* [Material provided]:
+ + + + +

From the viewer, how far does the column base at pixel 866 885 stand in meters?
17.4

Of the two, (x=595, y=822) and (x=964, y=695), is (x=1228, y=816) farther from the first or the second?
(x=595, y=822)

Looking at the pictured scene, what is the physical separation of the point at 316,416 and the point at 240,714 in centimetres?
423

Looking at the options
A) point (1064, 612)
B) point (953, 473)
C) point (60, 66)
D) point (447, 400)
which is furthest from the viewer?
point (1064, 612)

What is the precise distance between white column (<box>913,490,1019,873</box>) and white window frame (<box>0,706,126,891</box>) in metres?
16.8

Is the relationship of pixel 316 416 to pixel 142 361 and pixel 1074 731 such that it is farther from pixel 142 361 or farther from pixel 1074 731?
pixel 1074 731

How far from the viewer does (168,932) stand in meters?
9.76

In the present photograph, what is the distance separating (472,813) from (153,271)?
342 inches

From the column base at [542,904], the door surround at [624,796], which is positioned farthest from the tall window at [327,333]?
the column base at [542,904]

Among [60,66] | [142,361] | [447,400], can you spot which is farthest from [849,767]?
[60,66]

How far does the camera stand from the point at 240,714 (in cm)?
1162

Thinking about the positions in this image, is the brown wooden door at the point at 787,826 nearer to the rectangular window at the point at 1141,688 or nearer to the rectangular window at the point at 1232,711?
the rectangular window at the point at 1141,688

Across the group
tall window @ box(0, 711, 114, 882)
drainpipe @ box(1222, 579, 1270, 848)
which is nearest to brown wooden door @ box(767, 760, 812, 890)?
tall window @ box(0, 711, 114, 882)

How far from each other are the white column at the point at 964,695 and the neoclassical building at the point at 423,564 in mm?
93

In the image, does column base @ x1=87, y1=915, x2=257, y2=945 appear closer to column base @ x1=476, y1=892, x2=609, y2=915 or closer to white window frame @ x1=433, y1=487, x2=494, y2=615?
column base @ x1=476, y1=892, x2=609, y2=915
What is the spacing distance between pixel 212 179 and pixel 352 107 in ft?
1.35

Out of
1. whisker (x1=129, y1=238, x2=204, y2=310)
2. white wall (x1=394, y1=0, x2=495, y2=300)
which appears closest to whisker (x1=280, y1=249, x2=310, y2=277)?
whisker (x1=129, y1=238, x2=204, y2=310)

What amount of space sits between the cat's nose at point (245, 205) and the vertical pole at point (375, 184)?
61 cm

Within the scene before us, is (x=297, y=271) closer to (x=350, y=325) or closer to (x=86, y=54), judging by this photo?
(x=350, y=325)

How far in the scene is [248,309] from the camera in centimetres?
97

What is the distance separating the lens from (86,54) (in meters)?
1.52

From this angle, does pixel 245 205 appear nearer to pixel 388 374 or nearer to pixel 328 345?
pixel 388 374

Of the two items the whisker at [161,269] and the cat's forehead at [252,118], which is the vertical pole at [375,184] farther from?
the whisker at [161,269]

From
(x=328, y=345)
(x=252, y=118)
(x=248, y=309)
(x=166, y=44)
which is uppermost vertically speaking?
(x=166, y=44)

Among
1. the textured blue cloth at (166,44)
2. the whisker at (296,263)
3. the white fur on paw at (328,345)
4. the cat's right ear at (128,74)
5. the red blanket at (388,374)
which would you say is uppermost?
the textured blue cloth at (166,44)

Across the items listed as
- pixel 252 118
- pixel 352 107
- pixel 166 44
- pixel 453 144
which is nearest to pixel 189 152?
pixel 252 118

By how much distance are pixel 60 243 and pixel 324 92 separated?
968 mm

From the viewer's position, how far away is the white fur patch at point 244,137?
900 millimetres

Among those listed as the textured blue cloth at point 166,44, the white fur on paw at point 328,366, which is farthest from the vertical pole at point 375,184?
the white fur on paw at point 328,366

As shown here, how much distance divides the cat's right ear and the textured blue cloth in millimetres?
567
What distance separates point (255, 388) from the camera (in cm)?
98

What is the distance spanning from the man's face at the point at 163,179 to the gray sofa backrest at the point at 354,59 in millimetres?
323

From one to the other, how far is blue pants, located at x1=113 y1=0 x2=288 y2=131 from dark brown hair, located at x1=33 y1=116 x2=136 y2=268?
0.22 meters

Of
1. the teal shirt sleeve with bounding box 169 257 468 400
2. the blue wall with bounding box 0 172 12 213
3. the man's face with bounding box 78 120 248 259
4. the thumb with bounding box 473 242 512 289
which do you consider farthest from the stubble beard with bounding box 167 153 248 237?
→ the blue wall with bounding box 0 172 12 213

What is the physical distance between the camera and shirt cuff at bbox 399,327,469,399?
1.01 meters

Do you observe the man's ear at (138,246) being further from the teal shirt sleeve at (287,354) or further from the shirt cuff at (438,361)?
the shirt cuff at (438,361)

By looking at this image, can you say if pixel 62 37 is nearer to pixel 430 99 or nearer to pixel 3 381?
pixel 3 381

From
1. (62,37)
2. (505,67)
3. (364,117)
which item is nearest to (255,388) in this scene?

+ + + + +

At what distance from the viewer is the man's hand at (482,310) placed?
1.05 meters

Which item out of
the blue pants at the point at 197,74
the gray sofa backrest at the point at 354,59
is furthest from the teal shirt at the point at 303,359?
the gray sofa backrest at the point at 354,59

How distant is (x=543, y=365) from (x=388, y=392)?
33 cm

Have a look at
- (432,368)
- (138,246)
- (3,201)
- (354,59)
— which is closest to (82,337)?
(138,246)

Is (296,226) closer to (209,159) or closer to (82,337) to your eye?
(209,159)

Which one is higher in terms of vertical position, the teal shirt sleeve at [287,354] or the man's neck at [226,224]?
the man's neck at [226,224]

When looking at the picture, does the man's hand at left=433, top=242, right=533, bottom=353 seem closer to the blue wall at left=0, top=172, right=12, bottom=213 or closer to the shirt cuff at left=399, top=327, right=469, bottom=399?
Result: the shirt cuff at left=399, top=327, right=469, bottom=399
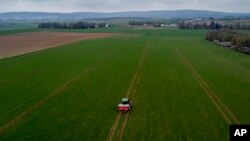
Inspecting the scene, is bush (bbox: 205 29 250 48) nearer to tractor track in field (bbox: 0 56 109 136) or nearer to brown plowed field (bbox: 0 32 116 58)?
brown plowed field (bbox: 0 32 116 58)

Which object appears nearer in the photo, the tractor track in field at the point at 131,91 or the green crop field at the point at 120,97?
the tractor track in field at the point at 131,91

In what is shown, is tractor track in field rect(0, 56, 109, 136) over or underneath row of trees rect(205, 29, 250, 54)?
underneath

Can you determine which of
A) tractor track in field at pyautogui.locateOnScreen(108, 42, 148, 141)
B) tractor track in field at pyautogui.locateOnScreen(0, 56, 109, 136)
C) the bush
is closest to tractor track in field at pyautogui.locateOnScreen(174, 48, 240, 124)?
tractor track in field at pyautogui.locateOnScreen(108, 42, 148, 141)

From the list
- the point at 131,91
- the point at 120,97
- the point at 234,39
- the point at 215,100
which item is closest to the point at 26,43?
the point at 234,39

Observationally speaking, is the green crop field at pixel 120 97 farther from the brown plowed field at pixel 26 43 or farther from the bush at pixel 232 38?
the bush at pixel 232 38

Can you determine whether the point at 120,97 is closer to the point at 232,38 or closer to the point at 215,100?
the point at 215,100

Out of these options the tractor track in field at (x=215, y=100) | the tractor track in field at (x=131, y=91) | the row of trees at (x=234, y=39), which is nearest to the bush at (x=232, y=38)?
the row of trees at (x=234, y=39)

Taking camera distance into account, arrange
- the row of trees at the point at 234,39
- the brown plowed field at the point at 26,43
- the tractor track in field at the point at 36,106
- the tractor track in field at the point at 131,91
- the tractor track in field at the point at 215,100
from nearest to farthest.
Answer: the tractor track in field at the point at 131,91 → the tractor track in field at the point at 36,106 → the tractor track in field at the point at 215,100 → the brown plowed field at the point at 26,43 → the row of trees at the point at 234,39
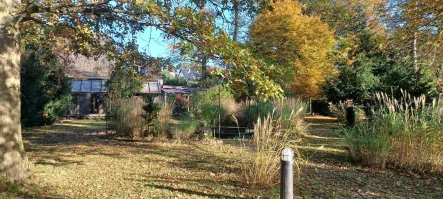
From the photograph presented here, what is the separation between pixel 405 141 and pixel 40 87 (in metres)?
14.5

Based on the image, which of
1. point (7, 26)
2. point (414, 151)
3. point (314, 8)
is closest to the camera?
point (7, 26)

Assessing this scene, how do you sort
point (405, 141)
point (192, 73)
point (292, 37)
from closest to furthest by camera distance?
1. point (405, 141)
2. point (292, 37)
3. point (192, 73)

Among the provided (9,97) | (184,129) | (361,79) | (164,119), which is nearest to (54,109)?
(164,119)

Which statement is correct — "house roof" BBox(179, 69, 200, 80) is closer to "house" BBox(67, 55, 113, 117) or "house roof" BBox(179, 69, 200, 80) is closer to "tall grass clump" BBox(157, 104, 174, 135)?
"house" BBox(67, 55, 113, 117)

+ + + + +

* [Task instructions]: Write out, word for word, the lines above starting at the one that contains "Across the items listed as" and ending at the one that contains "0.22 meters", both included.

* [Output for this task]:
Across the items listed as
- pixel 252 118
- pixel 352 107
- pixel 166 44
- pixel 453 144
which is nearest to pixel 189 152?
pixel 252 118

By how much distance are pixel 60 243 and pixel 324 92 separated?
968 mm

From the viewer's position, how far away is the white fur patch at point 244,137?
900 millimetres

Among those listed as the textured blue cloth at point 166,44, the white fur on paw at point 328,366, which is farthest from the vertical pole at point 375,184?
the white fur on paw at point 328,366

As shown here, how much distance divides the cat's right ear and the textured blue cloth in millimetres?
567
What distance separates point (255, 388) from the camera (in cm)?
98

What is the distance spanning from the man's face at the point at 163,179 to the gray sofa backrest at the point at 354,59 in millimetres?
323

From one to the other, how far is blue pants, located at x1=113 y1=0 x2=288 y2=131 from dark brown hair, located at x1=33 y1=116 x2=136 y2=268?
0.22 meters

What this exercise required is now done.